Texto »
%%

Hasta hace unos días, Jon Hamm era el Leonardo Di Caprio de los Emmy: el eterno nominado. Desde que estrenó Mad Men, todas las ediciones de los premios más prestigiosos de la televisión estadounidense lo tuvieron ahí sentado, en primer plano, con sonrisa de circunstancia mientras le anunciaban, cada una de las veces, que no era el elegido.

En la última edición de los Emmy, del 2015, cuando Tina Fey anunció su nombre detrás de la frase “el mejor actor de drama es”, Hamm reptó hasta el escenario, dijo que eso era “un error pero gracias”, y dio un discurso tan austero como su personaje, en el que muchos leyeron una especie de agradecimiento velado a quienes lo están ayudando a superar su recaída en el alcoholismo (muy Don Draper todo).

Pero hay una diferencia entre Di Caprio y Hamm. En Vanity Fair, James S. Murphy analiza el derrotero Di Caprio para concluir que los actores cool nunca ganan premios Oscar —Di Caprio, Brad Pitt, Gary Oldman, James Dean— porque sus personajes, demasiado misteriosos y distantes, no generan empatía. Hasta ahí, podríamos coincidir. Pero el caso Di Caprio está envuelto por otro detalle que explica por qué nunca ganará un Oscar hasta que tenga ochenta años y le llegue el Honorífico: se nota mucho su esfuerzo. Su vehemencia por interpretar escenas intensas, ideales para editar y mostrar en los segundos que usan las entregas de premios para argumentar nominaciones, lo deja afuera porque se trasluce el artificio, se adivinan las horas de ensayo frente al espejo.

%%

Conjunto de datos »
%%

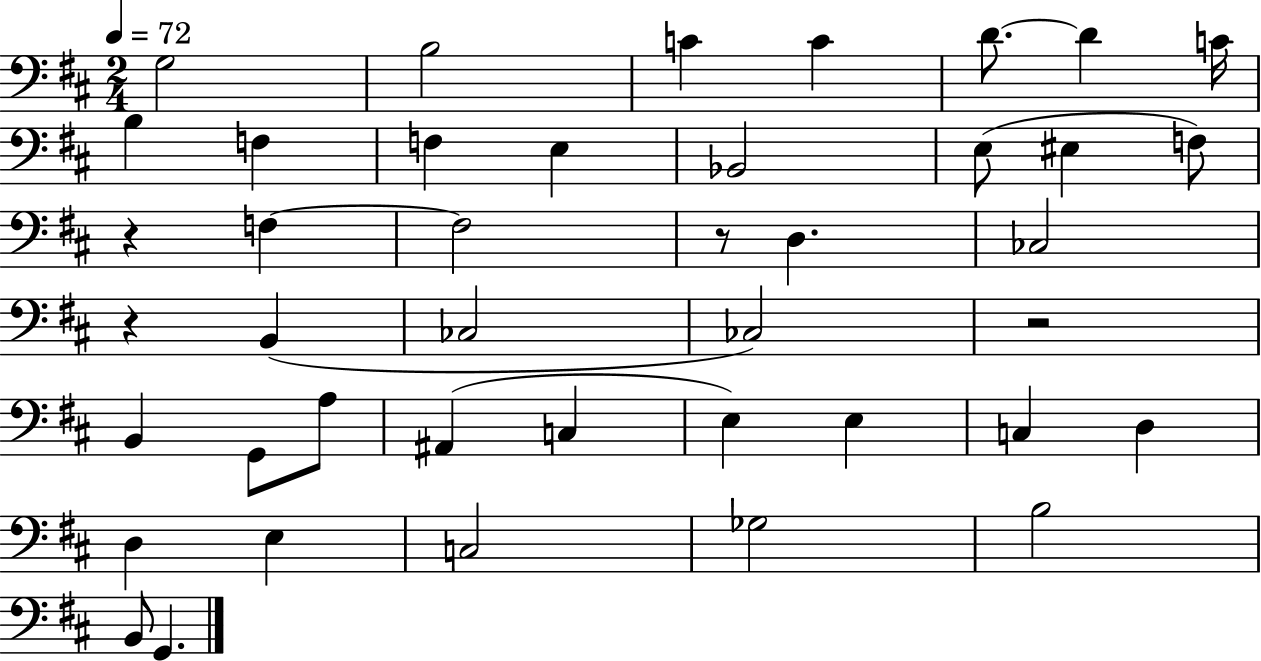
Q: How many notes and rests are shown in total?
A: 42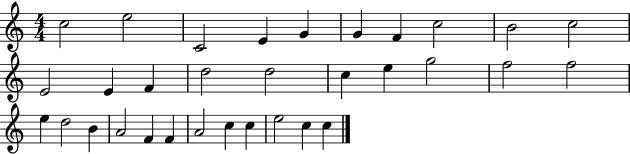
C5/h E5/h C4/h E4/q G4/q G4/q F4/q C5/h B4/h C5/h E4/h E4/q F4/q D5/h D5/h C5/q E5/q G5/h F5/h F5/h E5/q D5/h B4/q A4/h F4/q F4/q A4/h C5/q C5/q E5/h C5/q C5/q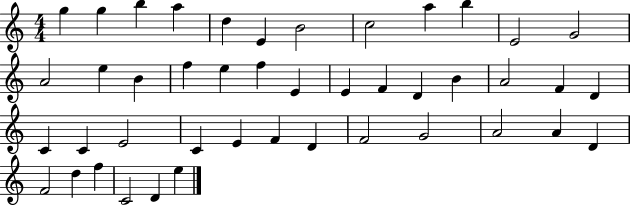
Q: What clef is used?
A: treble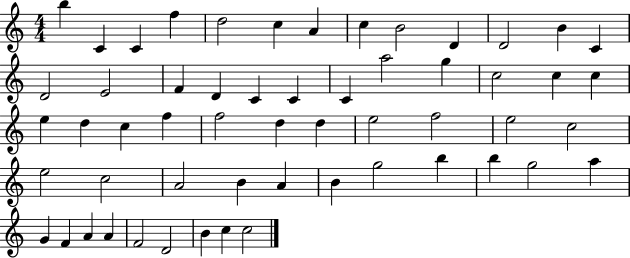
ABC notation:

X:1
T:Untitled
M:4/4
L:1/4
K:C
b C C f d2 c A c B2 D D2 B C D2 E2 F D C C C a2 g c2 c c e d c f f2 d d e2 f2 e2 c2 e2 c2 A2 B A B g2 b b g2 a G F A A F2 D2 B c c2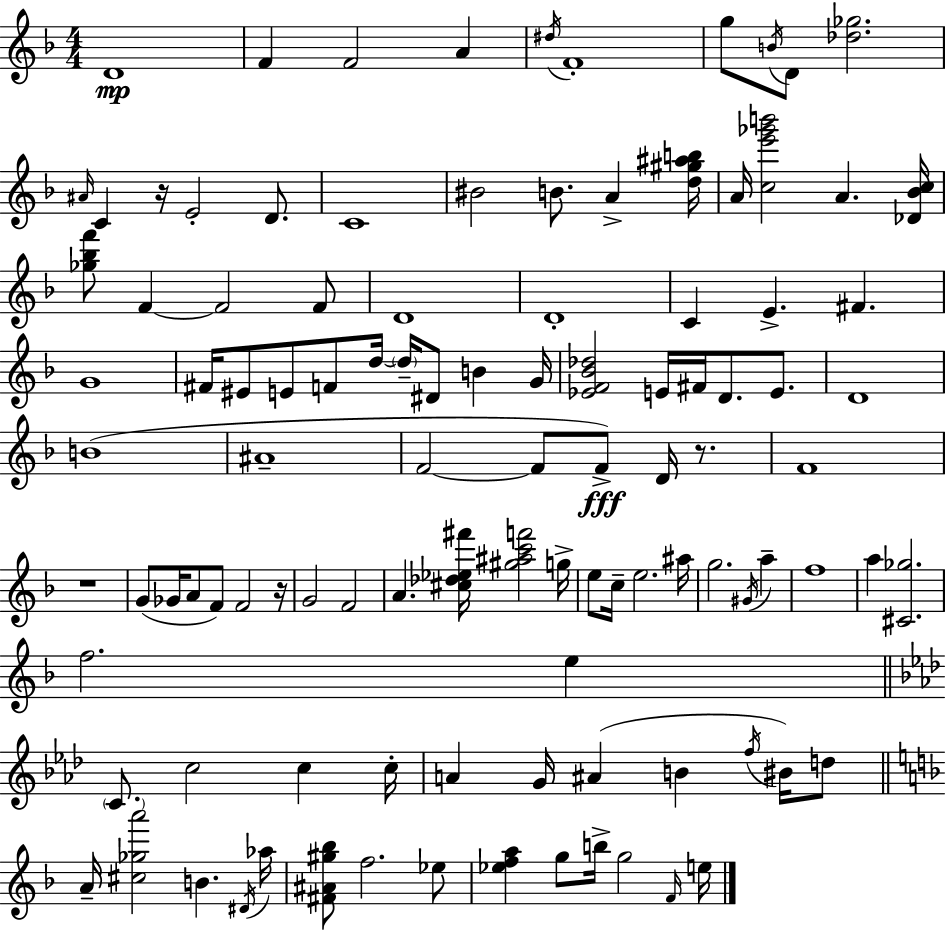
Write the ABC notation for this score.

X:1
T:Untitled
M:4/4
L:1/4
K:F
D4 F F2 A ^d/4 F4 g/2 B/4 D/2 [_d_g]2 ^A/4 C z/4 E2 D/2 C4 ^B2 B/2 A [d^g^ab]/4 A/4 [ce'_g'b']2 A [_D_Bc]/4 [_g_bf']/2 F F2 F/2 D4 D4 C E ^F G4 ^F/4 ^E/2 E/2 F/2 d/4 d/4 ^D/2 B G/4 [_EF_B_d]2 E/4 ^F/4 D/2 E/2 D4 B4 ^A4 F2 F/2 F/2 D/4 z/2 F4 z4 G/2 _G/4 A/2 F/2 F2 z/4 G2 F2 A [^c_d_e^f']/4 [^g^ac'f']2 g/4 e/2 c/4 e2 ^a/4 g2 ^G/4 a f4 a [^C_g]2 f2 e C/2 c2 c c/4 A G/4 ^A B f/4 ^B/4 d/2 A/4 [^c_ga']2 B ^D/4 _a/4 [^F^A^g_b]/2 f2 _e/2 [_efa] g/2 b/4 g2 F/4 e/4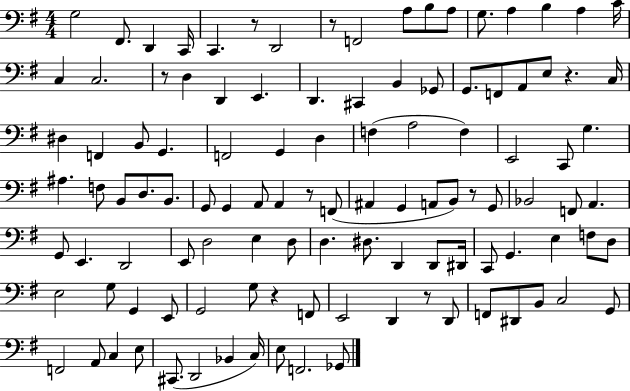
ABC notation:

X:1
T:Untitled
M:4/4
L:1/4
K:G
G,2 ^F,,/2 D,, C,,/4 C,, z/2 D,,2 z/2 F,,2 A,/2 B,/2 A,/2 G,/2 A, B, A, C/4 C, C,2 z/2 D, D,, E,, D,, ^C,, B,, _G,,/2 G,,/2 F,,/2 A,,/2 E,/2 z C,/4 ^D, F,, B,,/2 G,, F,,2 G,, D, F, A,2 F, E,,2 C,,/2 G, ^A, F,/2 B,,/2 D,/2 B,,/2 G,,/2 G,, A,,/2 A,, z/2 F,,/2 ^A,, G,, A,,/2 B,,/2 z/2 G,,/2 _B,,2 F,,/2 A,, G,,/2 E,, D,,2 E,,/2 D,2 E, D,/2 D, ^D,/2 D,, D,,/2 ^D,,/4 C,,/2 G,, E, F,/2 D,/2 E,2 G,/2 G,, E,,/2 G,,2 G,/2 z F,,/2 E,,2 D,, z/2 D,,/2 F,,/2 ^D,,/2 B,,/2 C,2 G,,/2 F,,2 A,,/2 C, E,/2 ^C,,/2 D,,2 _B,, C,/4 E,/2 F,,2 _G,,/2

%%

Lo que se pide » Decide si cada afirmación coincide con el texto sobre Jon Hamm y los Emmy. Responde sí o no y cita las palabras exactas del texto que lo determinan: (a) Tina Fey fue quien anunció el nombre de Hamm en la edición de 2015. (b) Según el análisis publicado en Vanity Fair, los actores cool suelen ganar premios Oscar. (c) Hamm pronunció un discurso largo y efusivo al recibir el premio. Las filas no intervienen en esto.

Respuesta resuelta »
(a) Sí: «cuando Tina Fey anunció su nombre».
(b) No: «los actores cool nunca ganan premios Oscar».
(c) No: «dio un discurso tan austero como su personaje».